- **Text**
%%

Crazy, mobile, ever-shifting American truth now resides in Ms. Bening’s 52-year-old face. Her age is significant, just as the fact that she seems not to have done any cover-up work on her face is significant. The Kids Are All Right is like a defiant gesture to an industry that discards actresses at the age of 40, as well as to a culture that has every woman, young and old, walking around tormented and stuck inside the burqa of a commercialized ideal of feminine beauty. To top it all off, Ms. Bening’s postmodern simultaneity reaches the pitch of perfection in this film: She is the masculine-feminine harmony that, in Aristophanes’ old parable, got tragically split into the two sexes. Yet her character is essentially, timelessly conservative. She is a lesbian Father Knows Best.

%%

- **To do**
Write the next part of the passage on Ms. Bening's role in The Kids Are All Right, picking up after its last sentence.

- **Data below**
%%

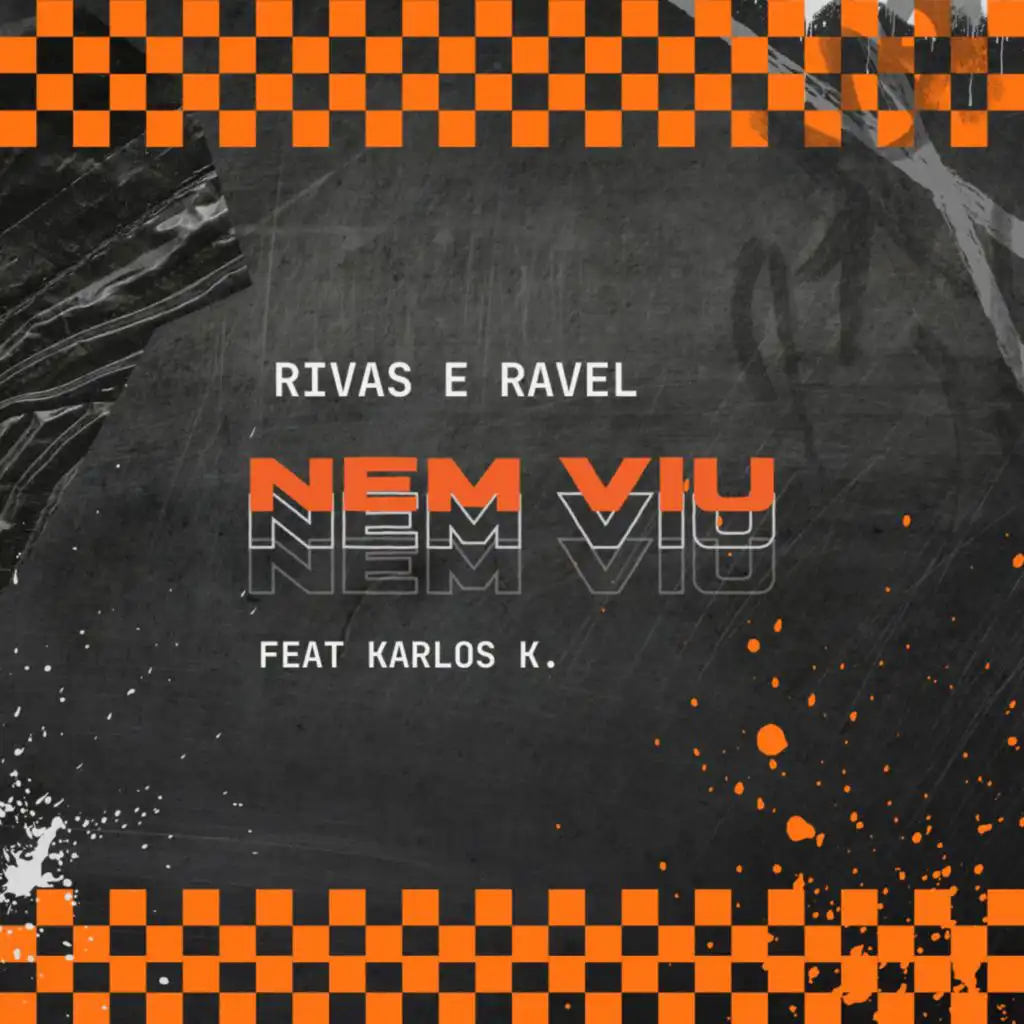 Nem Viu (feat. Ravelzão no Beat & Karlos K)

%%

- **Answer box**
Along with the superb Julianne Moore’s unabashedly ripening face, Ms. Bening’s deepening lines and the loosening skin on her neck and her life-heavy eyes tinted with wisdom and humor compose a kind of quiet militancy. The Russians once had Anna Akhmatova, the symbol of strong, enduring Russian women who kept their families and society together as their men were executed or disappeared into the gulag. We have Annette Bening. If she can flip the bird to shallow aesthetics, flaunt her beauty through her aging and survive even Warren Beatty, then America has a future in its decline.